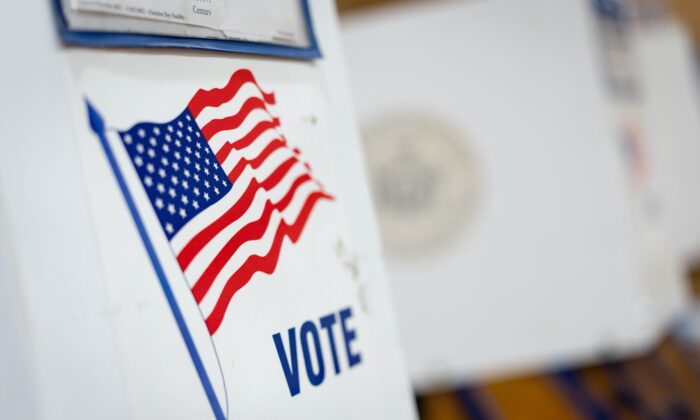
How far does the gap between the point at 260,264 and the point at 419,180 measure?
6.78 feet

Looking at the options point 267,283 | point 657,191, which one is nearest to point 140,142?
point 267,283

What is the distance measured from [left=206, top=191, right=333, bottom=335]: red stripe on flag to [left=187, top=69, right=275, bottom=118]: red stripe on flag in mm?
137

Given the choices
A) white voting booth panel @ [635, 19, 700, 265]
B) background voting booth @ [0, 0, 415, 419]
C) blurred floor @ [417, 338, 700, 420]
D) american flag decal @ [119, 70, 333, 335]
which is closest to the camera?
background voting booth @ [0, 0, 415, 419]

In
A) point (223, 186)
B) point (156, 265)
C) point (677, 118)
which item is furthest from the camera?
point (677, 118)

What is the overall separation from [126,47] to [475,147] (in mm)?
2184

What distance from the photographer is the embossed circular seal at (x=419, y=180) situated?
2.91 m

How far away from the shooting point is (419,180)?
2951 mm

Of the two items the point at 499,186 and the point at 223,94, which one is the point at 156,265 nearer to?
the point at 223,94

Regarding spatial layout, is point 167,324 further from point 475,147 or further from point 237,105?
point 475,147

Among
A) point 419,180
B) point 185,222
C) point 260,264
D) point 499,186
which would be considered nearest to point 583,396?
point 499,186

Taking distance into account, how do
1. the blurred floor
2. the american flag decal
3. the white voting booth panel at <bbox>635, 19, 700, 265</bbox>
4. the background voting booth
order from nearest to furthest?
the background voting booth
the american flag decal
the blurred floor
the white voting booth panel at <bbox>635, 19, 700, 265</bbox>

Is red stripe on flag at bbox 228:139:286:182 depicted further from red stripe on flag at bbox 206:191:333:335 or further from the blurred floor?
the blurred floor

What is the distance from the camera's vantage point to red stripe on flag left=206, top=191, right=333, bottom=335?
85 cm

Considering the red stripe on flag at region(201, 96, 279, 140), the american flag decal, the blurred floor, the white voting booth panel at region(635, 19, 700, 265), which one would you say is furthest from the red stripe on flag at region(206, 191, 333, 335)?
the white voting booth panel at region(635, 19, 700, 265)
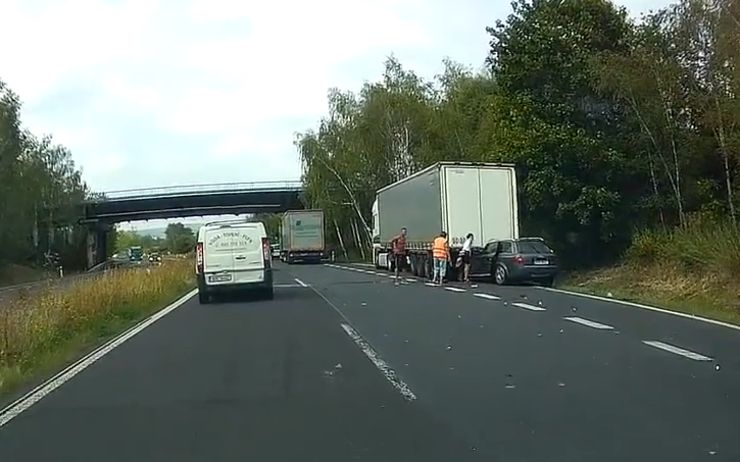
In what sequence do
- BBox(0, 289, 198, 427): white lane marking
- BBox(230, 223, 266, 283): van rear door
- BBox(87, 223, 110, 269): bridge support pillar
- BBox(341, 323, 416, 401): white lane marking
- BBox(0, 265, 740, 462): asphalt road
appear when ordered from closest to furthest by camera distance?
BBox(0, 265, 740, 462): asphalt road → BBox(0, 289, 198, 427): white lane marking → BBox(341, 323, 416, 401): white lane marking → BBox(230, 223, 266, 283): van rear door → BBox(87, 223, 110, 269): bridge support pillar

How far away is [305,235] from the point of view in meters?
73.4

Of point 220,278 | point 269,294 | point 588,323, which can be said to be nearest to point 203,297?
point 220,278

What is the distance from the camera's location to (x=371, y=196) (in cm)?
7488

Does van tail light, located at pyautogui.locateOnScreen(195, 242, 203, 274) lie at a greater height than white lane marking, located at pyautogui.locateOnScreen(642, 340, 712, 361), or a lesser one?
greater

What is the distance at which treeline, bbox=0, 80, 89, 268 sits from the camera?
67.5 m

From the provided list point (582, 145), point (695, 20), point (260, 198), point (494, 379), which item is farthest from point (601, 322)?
point (260, 198)

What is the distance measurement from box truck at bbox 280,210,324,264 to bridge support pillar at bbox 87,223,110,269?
85.2 feet

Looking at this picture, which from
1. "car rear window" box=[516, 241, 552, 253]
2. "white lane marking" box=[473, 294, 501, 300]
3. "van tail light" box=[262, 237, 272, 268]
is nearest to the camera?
"white lane marking" box=[473, 294, 501, 300]

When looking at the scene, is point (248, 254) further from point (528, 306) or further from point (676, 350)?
point (676, 350)

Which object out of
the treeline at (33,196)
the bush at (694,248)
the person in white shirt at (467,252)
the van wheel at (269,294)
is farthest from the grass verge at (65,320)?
the treeline at (33,196)

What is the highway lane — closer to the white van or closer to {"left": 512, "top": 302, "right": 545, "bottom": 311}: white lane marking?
{"left": 512, "top": 302, "right": 545, "bottom": 311}: white lane marking

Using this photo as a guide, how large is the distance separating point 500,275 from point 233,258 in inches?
358

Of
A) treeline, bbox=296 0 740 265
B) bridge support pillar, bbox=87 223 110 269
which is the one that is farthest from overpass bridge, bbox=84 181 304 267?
treeline, bbox=296 0 740 265

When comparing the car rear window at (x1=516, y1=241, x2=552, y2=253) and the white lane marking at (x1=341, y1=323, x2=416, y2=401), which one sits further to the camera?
the car rear window at (x1=516, y1=241, x2=552, y2=253)
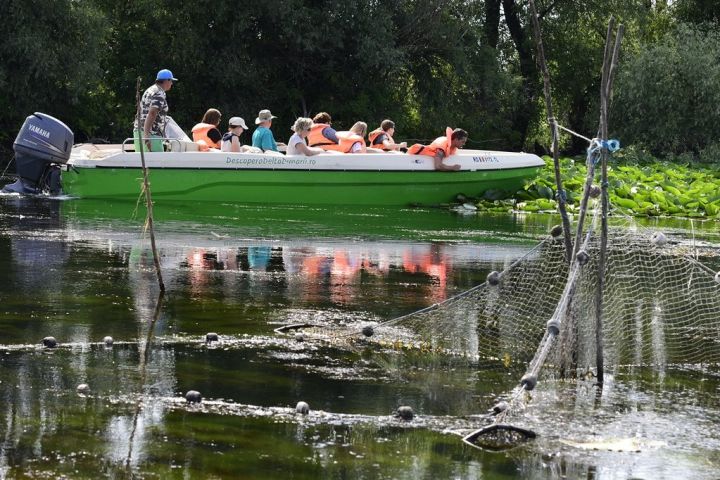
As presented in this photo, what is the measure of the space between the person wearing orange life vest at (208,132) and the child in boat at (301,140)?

· · · · ·

--- Prompt ---
Pictures don't belong in the copy. Transcribe every record exactly as it appears.

--- Exercise solution ---
How far does the gap between the point at 260,264 and the point at 419,180 measure?
6.78 feet

Looking at the options point 267,283 | point 657,191, which one is nearest to point 140,142?
point 267,283

What is the distance measured from [left=206, top=191, right=333, bottom=335]: red stripe on flag to [left=187, top=69, right=275, bottom=118]: red stripe on flag in mm?
137

Given the choices
A) white voting booth panel @ [635, 19, 700, 265]
B) background voting booth @ [0, 0, 415, 419]
C) blurred floor @ [417, 338, 700, 420]
D) american flag decal @ [119, 70, 333, 335]
which is closest to the camera?
background voting booth @ [0, 0, 415, 419]

In
A) point (223, 186)
B) point (156, 265)
C) point (677, 118)
which item is furthest from the camera?
point (677, 118)

What is the overall separation from [126,47] to [475,147] (in mm)?
2184

What distance from the photographer is the embossed circular seal at (x=419, y=180) situated?
2.91 m

How far away from the shooting point is (419,180)?
2951 mm

Of the two items the point at 499,186 and the point at 223,94, which one is the point at 156,265 nearer to?
the point at 223,94

Regarding spatial layout, is point 167,324 further from point 475,147 or further from point 237,105?
point 475,147

Among
A) point 419,180
B) point 185,222
C) point 260,264
D) point 499,186
which would be considered nearest to point 583,396?
point 499,186

Taking distance into account, how do
1. the blurred floor
2. the american flag decal
3. the white voting booth panel at <bbox>635, 19, 700, 265</bbox>
4. the background voting booth
order from nearest to furthest?
the background voting booth
the american flag decal
the blurred floor
the white voting booth panel at <bbox>635, 19, 700, 265</bbox>

Is red stripe on flag at bbox 228:139:286:182 depicted further from red stripe on flag at bbox 206:191:333:335 or further from the blurred floor?
the blurred floor

What is the distance from the camera's vantage point to red stripe on flag left=206, top=191, right=333, bottom=335?
85 cm

Considering the red stripe on flag at region(201, 96, 279, 140), the american flag decal, the blurred floor, the white voting booth panel at region(635, 19, 700, 265), which one would you say is furthest from the red stripe on flag at region(206, 191, 333, 335)?
the white voting booth panel at region(635, 19, 700, 265)
In what sequence do
- BBox(0, 289, 198, 427): white lane marking
- BBox(230, 223, 266, 283): van rear door
- BBox(87, 223, 110, 269): bridge support pillar
- BBox(341, 323, 416, 401): white lane marking
- BBox(0, 265, 740, 462): asphalt road
appear when ordered from closest to furthest by camera distance?
BBox(0, 265, 740, 462): asphalt road → BBox(0, 289, 198, 427): white lane marking → BBox(341, 323, 416, 401): white lane marking → BBox(230, 223, 266, 283): van rear door → BBox(87, 223, 110, 269): bridge support pillar

How far away is [305,235] from the point of view in meters?
73.4

Of point 220,278 | point 269,294 | point 588,323, which can be said to be nearest to point 203,297?
point 220,278

What is the distance from the camera's location to (x=371, y=196) (in cm)?
7488

Does van tail light, located at pyautogui.locateOnScreen(195, 242, 203, 274) lie at a greater height than white lane marking, located at pyautogui.locateOnScreen(642, 340, 712, 361), or a lesser one?
greater

What is the distance at which treeline, bbox=0, 80, 89, 268 sits from the camera?
67.5 m

From the provided list point (582, 145), point (695, 20), point (260, 198), point (494, 379), which item is farthest from point (601, 322)?
point (260, 198)

What is the distance measurement from box truck at bbox 280,210,324,264 to bridge support pillar at bbox 87,223,110,269?
85.2 feet

Looking at this picture, which from
1. "car rear window" box=[516, 241, 552, 253]
2. "white lane marking" box=[473, 294, 501, 300]
3. "van tail light" box=[262, 237, 272, 268]
is nearest to the camera?
"white lane marking" box=[473, 294, 501, 300]

When looking at the scene, is point (248, 254) further from point (528, 306) or further from point (676, 350)?
point (676, 350)

Which object out of
the treeline at (33,196)
the bush at (694,248)
the person in white shirt at (467,252)
the van wheel at (269,294)
is farthest from the grass verge at (65,320)?
the treeline at (33,196)

What is the highway lane — closer to the white van or closer to {"left": 512, "top": 302, "right": 545, "bottom": 311}: white lane marking?
{"left": 512, "top": 302, "right": 545, "bottom": 311}: white lane marking

Using this photo as a guide, how large is the distance separating point 500,275 from point 233,258 in inches?
358

Of
A) treeline, bbox=296 0 740 265
B) bridge support pillar, bbox=87 223 110 269
which is the one that is farthest from overpass bridge, bbox=84 181 304 267?
treeline, bbox=296 0 740 265

When comparing the car rear window at (x1=516, y1=241, x2=552, y2=253) and the white lane marking at (x1=341, y1=323, x2=416, y2=401), which one sits further to the camera?
the car rear window at (x1=516, y1=241, x2=552, y2=253)
As presented in this photo, what is the measure of the space between the person wearing orange life vest at (208,132) and the child in boat at (301,140)?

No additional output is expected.